My daughter, Kate is about to graduate with a Master's in Fine Art. (Yes, we are quite proud, thank you.) Her Master's Thesis Show has been this month. It is something quite different than the traditional paintings or sculptures all lined up on display. Her studies have been in the area of ceramics and she has been especially intrigued with the interplay between fiber and clay. With that in mind, her show was an installation of a child's room. Kate is not fond of talking about the details of her work while it is in progress. So we were not quite sure what we were going to find when we arrived at the reception. (You can see many more pictures of Kate's show and pictures that show the room as a whole by clicking on the 2 links in this paragraph.)

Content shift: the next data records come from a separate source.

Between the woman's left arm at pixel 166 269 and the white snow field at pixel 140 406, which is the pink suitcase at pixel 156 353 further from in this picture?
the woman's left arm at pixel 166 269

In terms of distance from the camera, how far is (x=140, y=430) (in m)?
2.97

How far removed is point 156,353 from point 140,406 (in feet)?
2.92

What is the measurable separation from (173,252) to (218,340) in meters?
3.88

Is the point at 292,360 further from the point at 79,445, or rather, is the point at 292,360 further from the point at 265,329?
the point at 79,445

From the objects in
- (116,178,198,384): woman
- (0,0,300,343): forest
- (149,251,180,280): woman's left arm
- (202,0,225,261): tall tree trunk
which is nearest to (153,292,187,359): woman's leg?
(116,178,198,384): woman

I walked in and saw the bed she had grown up on and I remembered that as sweet as those times were, she was grown up now to live her own life. And as I noticed the happy delightful scene in "The Dream" set just outside of the bedroom, I smiled and was reminded of the many times we read The Velveteen Rabbit and how very alive Kate's stuffed friends always were (probably still are as they grumble about being crowded in those packing boxes in the closet). Taking in the room as a whole, I was impressed by how very much work it had been. As we were complimented repeatedly on Kate's skill and artistry by those that were in a position to know, I joked about hanging a sign around my neck that said, "Yes, I am her mother!" I looked around at the separate pieces made with such creativity and I was reminded of the innocence of childhood and how precious that is.
After the initial "cuteness" had sunk in, I began to notice other things, the spring coming up out of the chair with torn upholstery, the broken shoes, the less than perfect forms of the stuffed friends. The beautiful, yet very heavy quilt made of clay tiles hand crocheted together. A depth in the work started to emerge showing that life, even childhood, has both the good, the smiles, and the comfort as well as the torn hopes, the stains, and the weight of brokenness.

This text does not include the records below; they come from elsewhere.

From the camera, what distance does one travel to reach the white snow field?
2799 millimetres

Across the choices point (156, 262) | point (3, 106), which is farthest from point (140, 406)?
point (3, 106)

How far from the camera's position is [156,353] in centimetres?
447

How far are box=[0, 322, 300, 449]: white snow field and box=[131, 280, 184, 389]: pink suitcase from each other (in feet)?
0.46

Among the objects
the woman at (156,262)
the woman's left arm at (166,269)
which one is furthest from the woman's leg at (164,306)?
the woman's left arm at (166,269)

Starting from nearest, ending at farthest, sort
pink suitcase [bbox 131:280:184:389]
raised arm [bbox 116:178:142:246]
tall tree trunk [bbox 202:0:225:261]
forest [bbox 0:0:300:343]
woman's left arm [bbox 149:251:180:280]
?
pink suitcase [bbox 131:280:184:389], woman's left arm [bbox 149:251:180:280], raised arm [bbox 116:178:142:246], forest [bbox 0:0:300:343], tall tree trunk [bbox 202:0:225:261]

The more I thought about this the more profound I found it. Like the clothes made of clay as thin as the fabric had once been, we are at times quite fragile and in need of special and extra gentle care. Kate covered the white fabric on the corner chair with clay that covered all the stains from its previous life. But as the clay dried, the stains reappeared showing that in life, stains must be removed rather than simply covered up. That is something we are unable to do for ourselves. We don't have a stain remover strong enough that we can remove the stains of life that are on our souls by ourselves.
I was intrigued with the process Kate had for creating the stuffed friends and the pillows. After searching and saving them at thrift stores, she saturated the fabric with clay, and like the witch in Hansel and Gretel, she threw them into the oven. As they were fired, the fabric, the stuffing, and all that we knew them to be before was burned up forever. They were no more. What was left was a new self - the clay, hardened and in the perfect form of the object it had covered. Where it had once been worn and dirty, it was now clean, solid, and strong. It had been made new.

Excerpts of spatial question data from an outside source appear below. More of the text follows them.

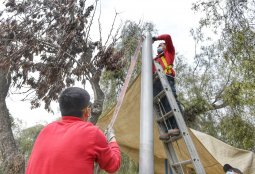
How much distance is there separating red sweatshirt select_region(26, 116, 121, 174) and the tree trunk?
4.54 meters

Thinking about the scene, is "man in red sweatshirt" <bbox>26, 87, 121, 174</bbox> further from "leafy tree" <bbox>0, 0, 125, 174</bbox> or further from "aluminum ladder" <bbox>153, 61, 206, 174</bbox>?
"leafy tree" <bbox>0, 0, 125, 174</bbox>

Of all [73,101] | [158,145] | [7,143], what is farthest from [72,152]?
[7,143]

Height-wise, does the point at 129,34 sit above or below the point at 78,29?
above

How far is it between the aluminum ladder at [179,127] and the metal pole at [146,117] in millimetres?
159

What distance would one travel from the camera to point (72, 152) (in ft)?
5.69

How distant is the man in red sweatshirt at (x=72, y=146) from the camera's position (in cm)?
172

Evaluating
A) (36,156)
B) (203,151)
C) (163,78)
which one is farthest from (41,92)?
(36,156)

The Poet would quickly remind me that this analogy doesn't fit completely. And I see that. But I just couldn't help but be reminded that this is what Easter is all about. We are less than we were created to be. The brokenness and tears of life have distorted us from how we would like to imagine life. We are worn out and have tried to cover our stains, just to have them resurface. That is the message, the hope, of Easter. If we will cover and saturate ourselves with the One who died and rose again, all that is less within us is removed. And we are made new again to live new and stronger lives. He is our hope.